Francqueville, ministre du dressage
vendredi 02 avril 2004

franqueville
Alain Franqueville - Ph. Claude Bigeon

En ces temps de questionnement politique, la France du dressage piaffait d’impatience depuis novembre dernier en attendant de savoir qui allait l’administrer.

Le nom qui circulait en coulisse depuis des mois a été validé par le ministère des Sports à la veille du deuxième tour des Régionales : Alain Francqueville sera bien en charge du dressage dans le gouvernement Le Page. Equitant depuis toujours en saut d’obstacles puis dressage, ancien militaire et écuyer du Cadre Noir, juge international de dressage, cet homme de cinquante-six ans, à la passion maîtrisée, ne craint pas les lourds dossiers : il a récemment conçu les nouveaux brevets professionnels qui remplaceront prochainement, dans tous les sports, le brevet d’éducateur sportif du 1er degré. Alain Francqueville, délégué auprès de notre Fédération par son ministère, prendra ses fonctions le 1er mai.

Il était cependant à Saumur ces 30 et 31 mars (l’Ecole nationale d’équitation accueillait aux mêmes dates un stage de formation pour l’habilitation des centres de formation au futur Brevet professionnel) pour s’assurer du bon déroulement d’une des premières actions de son cabinet – déjà - composé des responsables des sept commissions (cavaliers, juges, entraîneurs, organisateurs, éleveurs, enseignants, communication), l’organisation du premier stage de haut niveau au pôle France de l’ENE avec l’Allemande Monica Theodorescu, au palmarès évocateur : triple championne olympique par équipe, deux fois vainqueur de la finale de la Coupe du monde sans parler des médailles mondiales, européennes et nationales. A quarante et un ans, la fille de Georg Theodorescu - dont les plus anciens se souviennent qu’il était entraîneur de l’équipe de France quand elle fut médaillée de bronze aux Championnats d’Europe de Mondorf en 1995 - envisage avec une grande sérénité une responsabilité, nouvelle pour elle, la mise au niveau international d’une équipe nationale, la nôtre. Et, bonne nouvelle, les stagiaires ne seraient pas aussi mauvais qu’on l’a entendu dire ces derniers temps ! Un constat qui ne manquera pas de leur redonner le moral.

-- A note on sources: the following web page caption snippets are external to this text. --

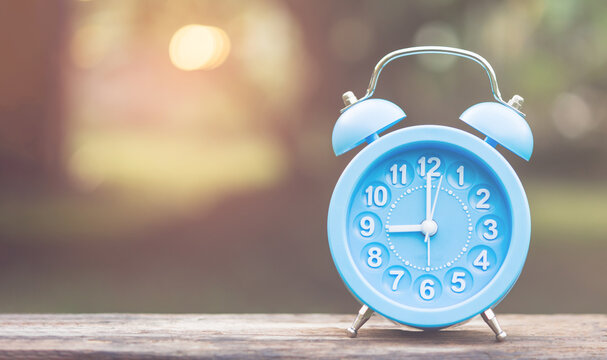 Light blue alarm clock on nature background with bokeh and space for text, time concept.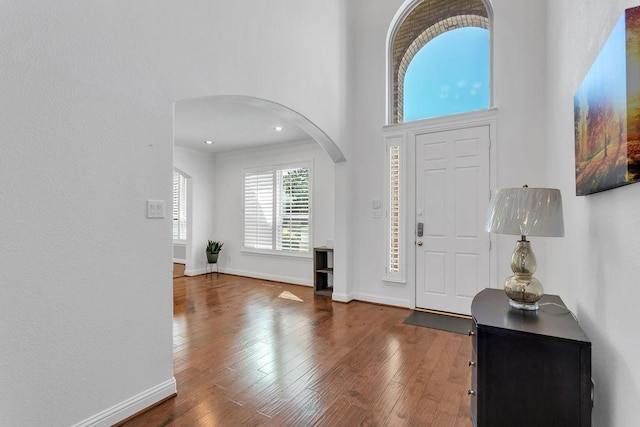 entryway featuring baseboards, recessed lighting, a high ceiling, wood finished floors, and arched walkways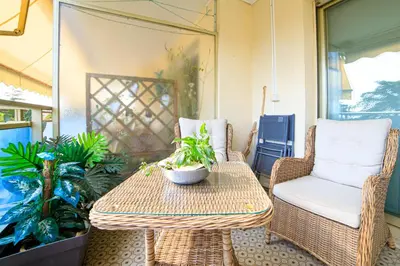 a table and chairs on a porch with plants at Le Prado Parc in Cannes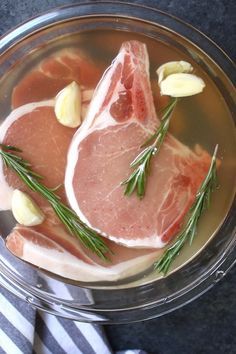 two raw meats in a glass bowl with rosemary garnish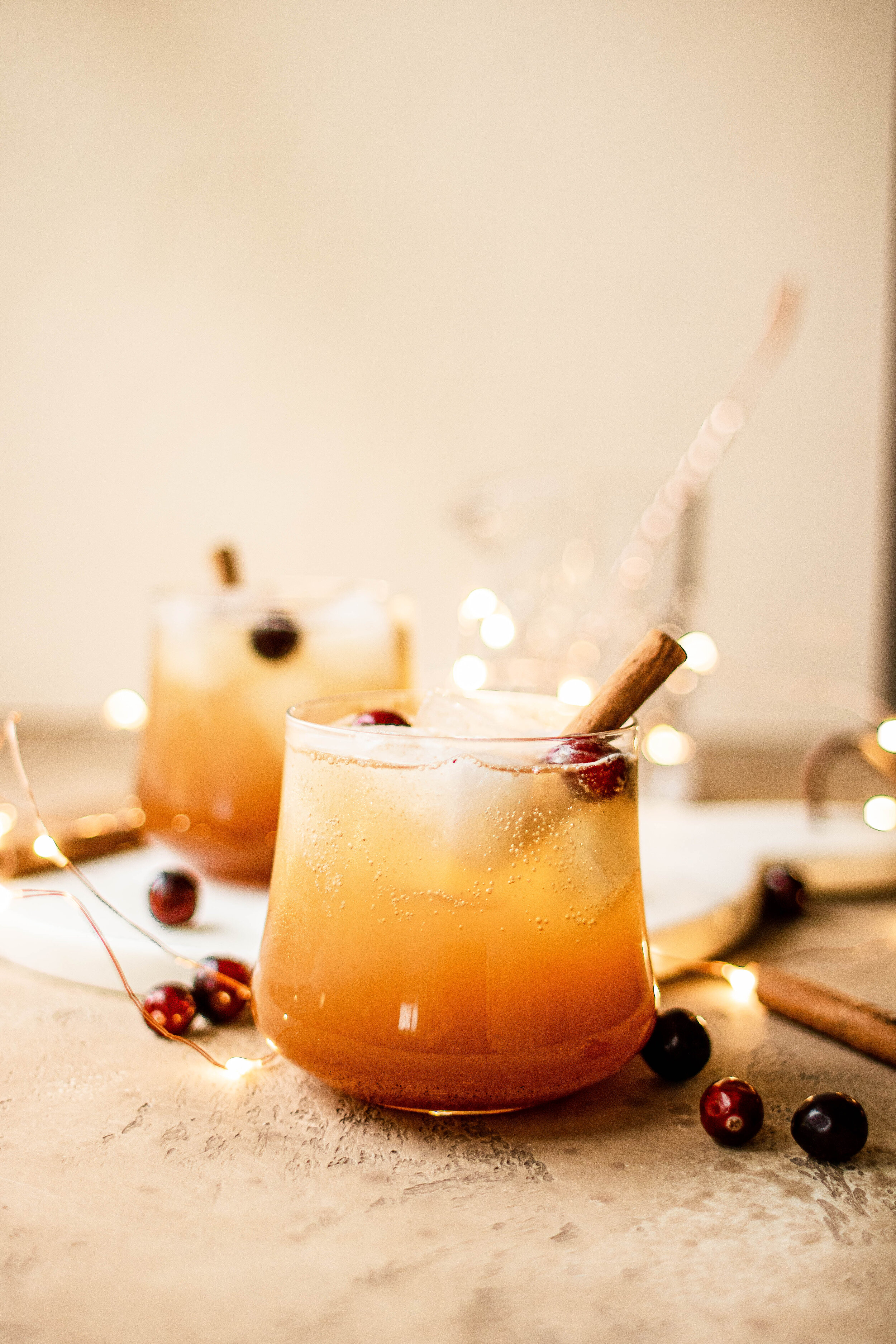 a sparkling bourbon apple cider cocktail in a glass, garnished with a cinnamon stick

Les neuf cavaliers présents, Dominique d’Esmé, Catherine Henriquet-Durand, Stéphanie Collier, Constance Ménard, Philippe Limousin, Dominique Brieussel, Fabien Godelle, Thibault Cambourieu et la présidente de leur association Marina van den Berghe, semblaient plutôt satisfaits de la reprise de ces stages et de la pédagogie très positive et très efficace de l’intervenante. Deux autres rendez-vous sont prévus d’ici l’été qu’ils attendent avec impatience, en espérant que le programme 2004-2005 sera plus étoffé.

Ce qui à coup sûr sera étoffé, c’est le planning d’Alain Francqueville qui envisage de remettre au directeur technique national Olivier Le Page, courant juin, un plan d’action tous azimuts destiné à (re)lancer le dressage français. Principaux axes de ce projet qui s’inscrit dans la durée : le perfectionnement des cavaliers et pas seulement de haut niveau qui passe forcément aussi par celui des juges, des entraîneurs et des enseignants ; la détection des cavaliers et chevaux ; l’organisation de la base qui est large mais dont l’économie est loin de bien fonctionner. Tout cela suppose la mise à plat d’une foule de dossiers. Et surtout une budgétisation adaptée. Indubitablement, l’ampleur de l’action à mener nécessitera un effort financier très conséquent du côté de la Fédération si la volonté de ses responsables est effectivement, comme le prouve cette nomination d’un DTN-adjoint, de mettre un terme à cette grosse verrue qui entache de manière récurrente l’équitation française.